- _Input for this task_:
○ ○ ○
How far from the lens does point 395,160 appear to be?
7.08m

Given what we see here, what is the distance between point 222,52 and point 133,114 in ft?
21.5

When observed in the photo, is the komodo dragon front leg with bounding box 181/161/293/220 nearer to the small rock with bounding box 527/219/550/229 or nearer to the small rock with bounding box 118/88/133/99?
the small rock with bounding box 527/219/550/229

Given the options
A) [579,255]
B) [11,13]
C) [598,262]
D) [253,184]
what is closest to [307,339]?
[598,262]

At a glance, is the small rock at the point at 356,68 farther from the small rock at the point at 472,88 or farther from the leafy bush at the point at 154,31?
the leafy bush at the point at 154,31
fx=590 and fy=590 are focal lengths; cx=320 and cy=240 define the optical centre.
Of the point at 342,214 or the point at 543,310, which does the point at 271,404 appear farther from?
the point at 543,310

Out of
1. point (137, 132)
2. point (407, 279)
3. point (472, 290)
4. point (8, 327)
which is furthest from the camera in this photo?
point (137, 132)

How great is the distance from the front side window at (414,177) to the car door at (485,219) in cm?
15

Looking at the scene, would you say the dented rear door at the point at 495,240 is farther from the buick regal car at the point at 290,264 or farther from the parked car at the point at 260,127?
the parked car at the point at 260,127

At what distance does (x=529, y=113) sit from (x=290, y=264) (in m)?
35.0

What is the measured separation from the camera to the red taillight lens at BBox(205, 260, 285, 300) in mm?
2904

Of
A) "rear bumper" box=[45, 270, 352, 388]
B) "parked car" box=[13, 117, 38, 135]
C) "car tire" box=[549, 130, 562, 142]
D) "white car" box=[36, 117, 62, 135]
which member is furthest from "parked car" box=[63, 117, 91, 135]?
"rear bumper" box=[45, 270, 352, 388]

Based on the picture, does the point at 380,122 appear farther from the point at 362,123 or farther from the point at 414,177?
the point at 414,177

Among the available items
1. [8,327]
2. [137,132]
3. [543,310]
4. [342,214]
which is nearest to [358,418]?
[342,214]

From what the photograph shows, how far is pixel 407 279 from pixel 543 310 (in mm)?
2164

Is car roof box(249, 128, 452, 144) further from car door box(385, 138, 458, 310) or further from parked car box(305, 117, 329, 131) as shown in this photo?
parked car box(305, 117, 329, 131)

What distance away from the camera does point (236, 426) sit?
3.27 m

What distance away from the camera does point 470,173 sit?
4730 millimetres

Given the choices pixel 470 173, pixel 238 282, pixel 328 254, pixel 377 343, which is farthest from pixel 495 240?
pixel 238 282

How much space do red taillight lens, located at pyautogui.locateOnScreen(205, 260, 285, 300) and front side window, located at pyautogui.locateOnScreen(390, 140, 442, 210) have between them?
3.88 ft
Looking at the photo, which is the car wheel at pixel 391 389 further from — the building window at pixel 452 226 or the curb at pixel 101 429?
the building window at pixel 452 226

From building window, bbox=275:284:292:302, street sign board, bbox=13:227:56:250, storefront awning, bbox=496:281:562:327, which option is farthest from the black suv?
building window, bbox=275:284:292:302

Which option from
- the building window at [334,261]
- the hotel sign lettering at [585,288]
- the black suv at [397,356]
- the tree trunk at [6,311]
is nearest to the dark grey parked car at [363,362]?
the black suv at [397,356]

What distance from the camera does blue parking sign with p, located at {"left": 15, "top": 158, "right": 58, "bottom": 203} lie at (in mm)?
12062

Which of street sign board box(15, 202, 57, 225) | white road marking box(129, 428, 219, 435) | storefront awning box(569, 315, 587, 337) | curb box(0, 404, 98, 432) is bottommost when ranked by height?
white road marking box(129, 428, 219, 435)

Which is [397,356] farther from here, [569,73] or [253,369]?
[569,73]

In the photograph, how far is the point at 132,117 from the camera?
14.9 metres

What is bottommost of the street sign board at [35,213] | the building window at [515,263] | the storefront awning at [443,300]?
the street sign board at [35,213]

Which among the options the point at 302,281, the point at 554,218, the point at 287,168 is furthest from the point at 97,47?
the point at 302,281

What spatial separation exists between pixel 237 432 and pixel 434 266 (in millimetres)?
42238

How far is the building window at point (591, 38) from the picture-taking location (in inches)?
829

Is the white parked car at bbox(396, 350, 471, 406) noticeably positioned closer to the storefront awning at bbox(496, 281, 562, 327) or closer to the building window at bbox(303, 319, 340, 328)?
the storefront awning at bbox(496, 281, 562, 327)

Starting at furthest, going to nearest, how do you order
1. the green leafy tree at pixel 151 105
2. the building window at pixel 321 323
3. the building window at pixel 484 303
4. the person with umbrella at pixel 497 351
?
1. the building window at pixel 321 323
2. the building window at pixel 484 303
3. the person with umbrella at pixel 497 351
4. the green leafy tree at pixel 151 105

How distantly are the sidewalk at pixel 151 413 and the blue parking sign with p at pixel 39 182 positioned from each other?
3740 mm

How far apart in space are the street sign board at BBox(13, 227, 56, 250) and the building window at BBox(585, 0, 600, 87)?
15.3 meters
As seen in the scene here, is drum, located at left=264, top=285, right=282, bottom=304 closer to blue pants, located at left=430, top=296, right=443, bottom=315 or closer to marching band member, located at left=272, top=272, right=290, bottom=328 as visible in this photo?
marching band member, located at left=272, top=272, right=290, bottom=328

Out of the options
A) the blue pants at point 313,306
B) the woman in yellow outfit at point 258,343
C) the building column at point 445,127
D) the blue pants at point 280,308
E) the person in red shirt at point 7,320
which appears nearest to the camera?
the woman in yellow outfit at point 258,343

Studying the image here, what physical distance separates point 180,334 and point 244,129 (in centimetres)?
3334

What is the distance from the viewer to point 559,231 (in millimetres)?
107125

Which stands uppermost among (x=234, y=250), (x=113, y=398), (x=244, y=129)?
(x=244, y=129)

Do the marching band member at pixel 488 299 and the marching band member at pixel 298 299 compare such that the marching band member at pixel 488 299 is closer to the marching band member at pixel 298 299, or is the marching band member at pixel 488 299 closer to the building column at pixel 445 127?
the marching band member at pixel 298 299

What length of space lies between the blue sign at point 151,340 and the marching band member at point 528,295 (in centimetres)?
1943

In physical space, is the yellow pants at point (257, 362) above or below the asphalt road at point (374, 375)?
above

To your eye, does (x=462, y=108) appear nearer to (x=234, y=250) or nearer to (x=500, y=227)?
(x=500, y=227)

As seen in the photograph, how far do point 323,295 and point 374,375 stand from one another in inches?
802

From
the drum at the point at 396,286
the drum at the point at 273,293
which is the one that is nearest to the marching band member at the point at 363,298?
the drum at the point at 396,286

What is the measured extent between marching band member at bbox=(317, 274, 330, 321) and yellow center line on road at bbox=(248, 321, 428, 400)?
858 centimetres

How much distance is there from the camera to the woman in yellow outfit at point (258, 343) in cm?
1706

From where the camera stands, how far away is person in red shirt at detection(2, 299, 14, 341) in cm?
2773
○ ○ ○
- _Written task_: Please set down all the data word for word.

- _Finished task_:
How far from the lens does point 395,160 appear to be?
7.08m

Given what we see here, what is the distance between point 222,52 and point 133,114 in ft?
21.5

When observed in the photo, is the komodo dragon front leg with bounding box 181/161/293/220 nearer to the small rock with bounding box 527/219/550/229 or nearer to the small rock with bounding box 118/88/133/99?
the small rock with bounding box 527/219/550/229

Given the options
A) [579,255]
B) [11,13]
C) [598,262]
D) [253,184]
what is closest to [307,339]?
[598,262]

At a glance, is the small rock at the point at 356,68 farther from the small rock at the point at 472,88 or farther from the leafy bush at the point at 154,31?
the leafy bush at the point at 154,31
fx=590 and fy=590 are focal lengths; cx=320 and cy=240 define the optical centre.
Of the point at 342,214 or the point at 543,310, which does the point at 271,404 appear farther from?
the point at 543,310

Out of
1. point (137, 132)
2. point (407, 279)
3. point (472, 290)
4. point (8, 327)
which is furthest from the camera in this photo?
point (137, 132)

How great is the distance from the front side window at (414,177) to the car door at (485,219) in cm?
15

Looking at the scene, would you say the dented rear door at the point at 495,240 is farther from the buick regal car at the point at 290,264 or farther from the parked car at the point at 260,127?
the parked car at the point at 260,127

At what distance does (x=529, y=113) sit from (x=290, y=264) (in m)?
35.0

What is the measured separation from the camera to the red taillight lens at BBox(205, 260, 285, 300) in mm?
2904

Of
A) "rear bumper" box=[45, 270, 352, 388]
B) "parked car" box=[13, 117, 38, 135]
C) "car tire" box=[549, 130, 562, 142]
D) "white car" box=[36, 117, 62, 135]
which member is furthest from "parked car" box=[63, 117, 91, 135]?
"rear bumper" box=[45, 270, 352, 388]

Based on the picture, does the point at 380,122 appear farther from the point at 362,123 or farther from the point at 414,177?
the point at 414,177

Among the available items
1. [8,327]
2. [137,132]
3. [543,310]
4. [342,214]
which is nearest to [358,418]?
[342,214]

From what the photograph shows, how far is pixel 407 279 from pixel 543 310 (in mm)?
2164

Is car roof box(249, 128, 452, 144) further from car door box(385, 138, 458, 310) or further from parked car box(305, 117, 329, 131) as shown in this photo?
parked car box(305, 117, 329, 131)

What distance away from the camera does point (236, 426) sit?
3.27 m

What distance away from the camera does point 470,173 sit?
4730 millimetres

Given the choices pixel 470 173, pixel 238 282, pixel 328 254, pixel 377 343, which is farthest from pixel 495 240?
pixel 238 282

How much space do red taillight lens, located at pyautogui.locateOnScreen(205, 260, 285, 300) and front side window, located at pyautogui.locateOnScreen(390, 140, 442, 210) have between them?
3.88 ft
Looking at the photo, which is the car wheel at pixel 391 389 further from — the building window at pixel 452 226 or the curb at pixel 101 429?
the building window at pixel 452 226

From building window, bbox=275:284:292:302, street sign board, bbox=13:227:56:250, storefront awning, bbox=496:281:562:327, which option is farthest from the black suv?
building window, bbox=275:284:292:302

Which option from
- the building window at [334,261]
- the hotel sign lettering at [585,288]
- the black suv at [397,356]
- the tree trunk at [6,311]
is nearest to the dark grey parked car at [363,362]?
the black suv at [397,356]

What distance from the camera does blue parking sign with p, located at {"left": 15, "top": 158, "right": 58, "bottom": 203} lie at (in mm)?
12062

Which of street sign board box(15, 202, 57, 225) | white road marking box(129, 428, 219, 435) | storefront awning box(569, 315, 587, 337) | curb box(0, 404, 98, 432) is bottommost when ranked by height?
white road marking box(129, 428, 219, 435)

Which is [397,356] farther from here, [569,73] or [253,369]?
[569,73]

In the photograph, how far is the point at 132,117 from the camera?
14.9 metres

What is bottommost of the street sign board at [35,213] | the building window at [515,263] | the storefront awning at [443,300]?
the street sign board at [35,213]

Which among the options the point at 302,281, the point at 554,218, the point at 287,168 is furthest from the point at 97,47?
the point at 302,281

What spatial separation exists between pixel 237 432 and pixel 434 266 (in millimetres)?
42238

How far is the building window at point (591, 38) from the picture-taking location (in inches)?
829

Is the white parked car at bbox(396, 350, 471, 406) noticeably positioned closer to the storefront awning at bbox(496, 281, 562, 327) or closer to the building window at bbox(303, 319, 340, 328)?
the storefront awning at bbox(496, 281, 562, 327)

Starting at furthest, going to nearest, how do you order
1. the green leafy tree at pixel 151 105
2. the building window at pixel 321 323
3. the building window at pixel 484 303
4. the person with umbrella at pixel 497 351
?
1. the building window at pixel 321 323
2. the building window at pixel 484 303
3. the person with umbrella at pixel 497 351
4. the green leafy tree at pixel 151 105

How distantly are the sidewalk at pixel 151 413 and the blue parking sign with p at pixel 39 182 positioned from each other?
3740 mm

How far apart in space are the street sign board at BBox(13, 227, 56, 250) and the building window at BBox(585, 0, 600, 87)?
15.3 meters
As seen in the scene here, is drum, located at left=264, top=285, right=282, bottom=304 closer to blue pants, located at left=430, top=296, right=443, bottom=315 or closer to marching band member, located at left=272, top=272, right=290, bottom=328 as visible in this photo?
marching band member, located at left=272, top=272, right=290, bottom=328

Out of the options
A) the blue pants at point 313,306
B) the woman in yellow outfit at point 258,343
C) the building column at point 445,127
D) the blue pants at point 280,308
E) the person in red shirt at point 7,320
which appears nearest to the camera?
the woman in yellow outfit at point 258,343

Studying the image here, what physical distance separates point 180,334 and point 244,129 (in centimetres)?
3334

What is the distance from the viewer to point 559,231 (in millimetres)?
107125

Which stands uppermost among (x=234, y=250), (x=113, y=398), (x=244, y=129)?
(x=244, y=129)

Do the marching band member at pixel 488 299 and the marching band member at pixel 298 299 compare such that the marching band member at pixel 488 299 is closer to the marching band member at pixel 298 299, or is the marching band member at pixel 488 299 closer to the building column at pixel 445 127?
the marching band member at pixel 298 299

What length of space lies between the blue sign at point 151,340 and the marching band member at point 528,295 (in centimetres)?
1943

In physical space, is the yellow pants at point (257, 362) above or below the asphalt road at point (374, 375)?
above

To your eye, does (x=462, y=108) appear nearer to (x=234, y=250) or nearer to (x=500, y=227)?
(x=500, y=227)

As seen in the photograph, how far do point 323,295 and point 374,375 stand from one another in inches?
802

From
the drum at the point at 396,286
the drum at the point at 273,293
which is the one that is nearest to the marching band member at the point at 363,298?
the drum at the point at 396,286

What is the measured extent between marching band member at bbox=(317, 274, 330, 321) and yellow center line on road at bbox=(248, 321, 428, 400)?
858 centimetres

How much distance is there from the camera to the woman in yellow outfit at point (258, 343) in cm?
1706

From where the camera stands, how far away is person in red shirt at detection(2, 299, 14, 341) in cm?
2773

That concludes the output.